Selected extract:
########

Previously, only 1500 students had been enrolled at 11 partnership schools, and Seymour anticipated an expansion in those numbers.
“You could imagine a scenario in which a state school larger than that could convert overnight,” Seymour told the Herald.
“I envisage the funding formula will be designed to encourage growth rather than what we had before, so the way to become viable economically will be to grow and attract students.”
Although the process for deciding which schools will be run under partnership has yet to be designed, he believed it would be a decision for the board of trustees after consultation with the school community.
Seymour added that all schools had to serve their community.
Changes to the partnership model will include a funding formula. Previously, there was an establishment grant and then operational funding based on a guaranteed minimum roll, meaning a school could be paid for a certain number of students even if it had less. Seymour said that created an incentive to minimise rolls. Now, Seymour says the funding model will be designed so funding follows the student. Seymour also said there would be changes to the assessments of partnership schools.
But the model has prominent critics in the education community. Seymour describes partnership schools as an “existential threat” to teacher unions because they allowed individual employment agreements between schools and teachers.
But PPTA President Chris Abercrombie questioned whether partnership schools were needed at all. He noted that there was already a variety of schools available in the New Zealand education system, including state-integrated, special character, religious, alternative, private, single-sex and so on.
“What problem are they trying to solve? That has never been really articulated to us…. There’s so many choices in our education system at the moment.”
Abercrombie pointed out that special character schools had many of the same freedoms as partnership schools, with the exception of being able to hire unregistered teachers and ignoring the New Zealand Curriculum.
Abercrombie noted there was much uncertainty about the reinstatement of partnership schools, and there were unanswered questions about the process of converting a state school. Instead, he believes a focus should be put on public education.
“Building up our public school system, funding it properly, having qualified registered teachers in front of every young person and having subject specialists, that should be our focus, not getting public money to private individuals to run schools as they see fit.”
Charter schools were first introduced to New Zealand in 2012, spearheaded by David Seymour who was then the undersecretary of Education. They allowed schools to set their own curriculum, hours, qualifications, pay-rates for teachers and terms. They were abolished in 2017 under the Labour government, though all became “special character” state schools and are still in operation.

########

Records:
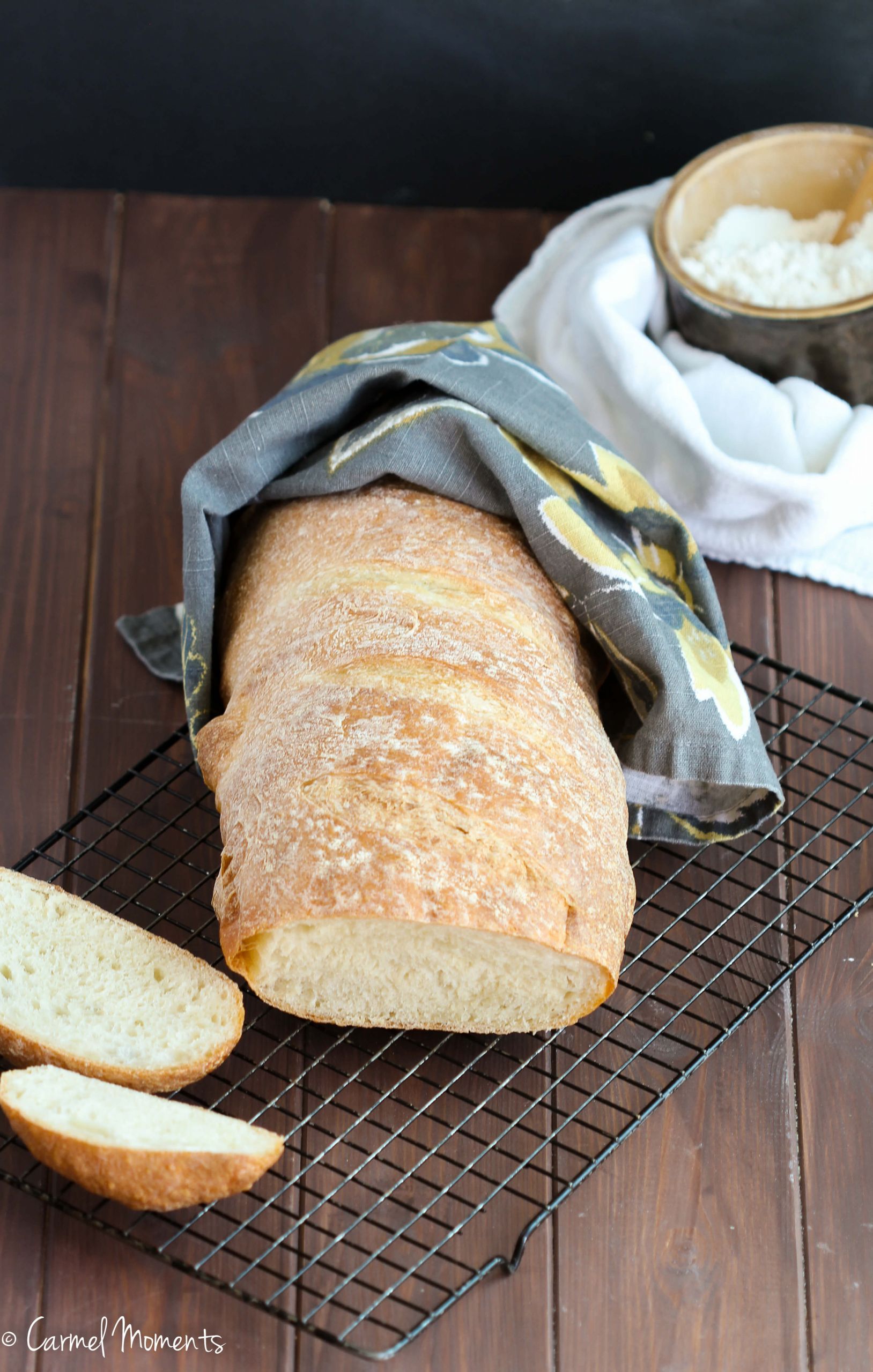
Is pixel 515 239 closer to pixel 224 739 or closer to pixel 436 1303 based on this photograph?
pixel 224 739

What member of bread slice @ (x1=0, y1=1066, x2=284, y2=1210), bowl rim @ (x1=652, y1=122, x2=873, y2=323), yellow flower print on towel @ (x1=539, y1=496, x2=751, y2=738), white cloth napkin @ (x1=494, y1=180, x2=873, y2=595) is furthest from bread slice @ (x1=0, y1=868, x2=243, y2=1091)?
bowl rim @ (x1=652, y1=122, x2=873, y2=323)

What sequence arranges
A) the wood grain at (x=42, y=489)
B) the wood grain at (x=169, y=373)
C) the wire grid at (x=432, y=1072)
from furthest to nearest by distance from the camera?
the wood grain at (x=169, y=373) → the wood grain at (x=42, y=489) → the wire grid at (x=432, y=1072)

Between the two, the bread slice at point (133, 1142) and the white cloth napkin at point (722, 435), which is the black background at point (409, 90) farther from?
the bread slice at point (133, 1142)

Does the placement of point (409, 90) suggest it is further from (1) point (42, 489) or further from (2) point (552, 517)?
(2) point (552, 517)

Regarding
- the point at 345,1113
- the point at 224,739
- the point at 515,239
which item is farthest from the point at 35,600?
the point at 515,239

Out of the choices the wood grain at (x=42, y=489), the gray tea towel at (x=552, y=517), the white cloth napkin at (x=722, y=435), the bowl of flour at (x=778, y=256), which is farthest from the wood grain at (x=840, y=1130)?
the wood grain at (x=42, y=489)

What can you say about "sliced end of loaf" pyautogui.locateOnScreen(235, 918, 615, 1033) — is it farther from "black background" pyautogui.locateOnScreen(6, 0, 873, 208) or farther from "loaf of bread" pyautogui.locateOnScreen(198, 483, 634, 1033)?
"black background" pyautogui.locateOnScreen(6, 0, 873, 208)
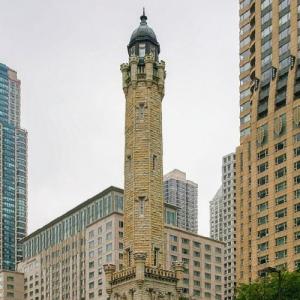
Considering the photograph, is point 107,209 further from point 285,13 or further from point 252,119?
point 285,13

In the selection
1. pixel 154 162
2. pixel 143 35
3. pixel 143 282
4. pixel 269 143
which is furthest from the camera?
pixel 269 143

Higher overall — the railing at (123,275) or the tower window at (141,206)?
the tower window at (141,206)

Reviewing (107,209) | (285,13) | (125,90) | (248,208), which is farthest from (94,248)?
(125,90)

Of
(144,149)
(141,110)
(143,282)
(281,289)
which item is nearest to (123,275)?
(143,282)

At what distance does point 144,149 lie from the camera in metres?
86.2

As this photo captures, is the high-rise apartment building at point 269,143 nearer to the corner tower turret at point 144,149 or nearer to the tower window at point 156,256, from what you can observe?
the corner tower turret at point 144,149

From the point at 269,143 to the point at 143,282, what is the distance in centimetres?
7109

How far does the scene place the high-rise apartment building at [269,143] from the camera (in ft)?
453

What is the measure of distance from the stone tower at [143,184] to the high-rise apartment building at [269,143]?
173 ft

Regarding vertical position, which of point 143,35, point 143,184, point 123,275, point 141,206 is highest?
point 143,35

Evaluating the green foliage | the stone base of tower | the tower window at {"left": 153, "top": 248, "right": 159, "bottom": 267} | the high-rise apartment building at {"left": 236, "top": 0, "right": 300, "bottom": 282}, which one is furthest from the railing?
the high-rise apartment building at {"left": 236, "top": 0, "right": 300, "bottom": 282}

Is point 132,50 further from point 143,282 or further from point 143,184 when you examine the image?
point 143,282

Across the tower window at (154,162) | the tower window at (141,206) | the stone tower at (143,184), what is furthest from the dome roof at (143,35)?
the tower window at (141,206)

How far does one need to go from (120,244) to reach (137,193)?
4080 inches
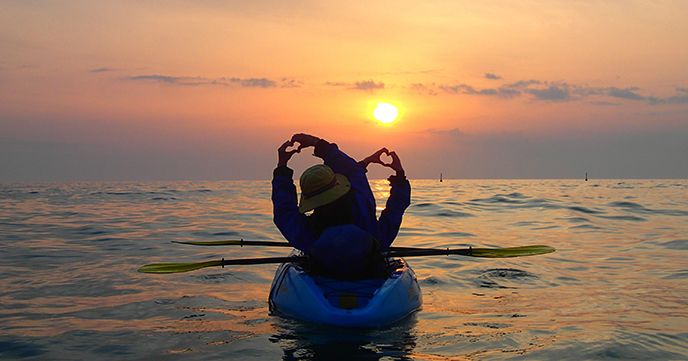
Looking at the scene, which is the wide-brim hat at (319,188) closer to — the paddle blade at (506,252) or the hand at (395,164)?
the hand at (395,164)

########

What you will do:
1. Answer these from the article on partnership schools:
(a) How many students had previously been enrolled at partnership schools?
(b) What position does Chris Abercrombie hold?
(c) In what year were charter schools abolished?
2. Print everything in the article on partnership schools from "But the model" down to "schools and teachers.".
3. Using the article on partnership schools, say whether each statement agrees with it:
(a) Charter schools were first introduced to New Zealand in 2012.
(b) Under the earlier funding model, operational funding was based on a guaranteed minimum roll.
(c) Special character schools are able to hire unregistered teachers.

Answers below:
1.
(a) 1500 students, at 11 partnership schools.
(b) PPTA President.
(c) 2017.

2.
But the model has prominent critics in the education community. Seymour describes partnership schools as an “existential threat” to teacher unions because they allowed individual employment agreements between schools and teachers.

3.
(a) Yes: "Charter schools were first introduced to New Zealand in 2012"
(b) Yes: "operational funding based on a guaranteed minimum roll"
(c) No: "with the exception of being able to hire unregistered teachers and ignoring the New Zealand Curriculum"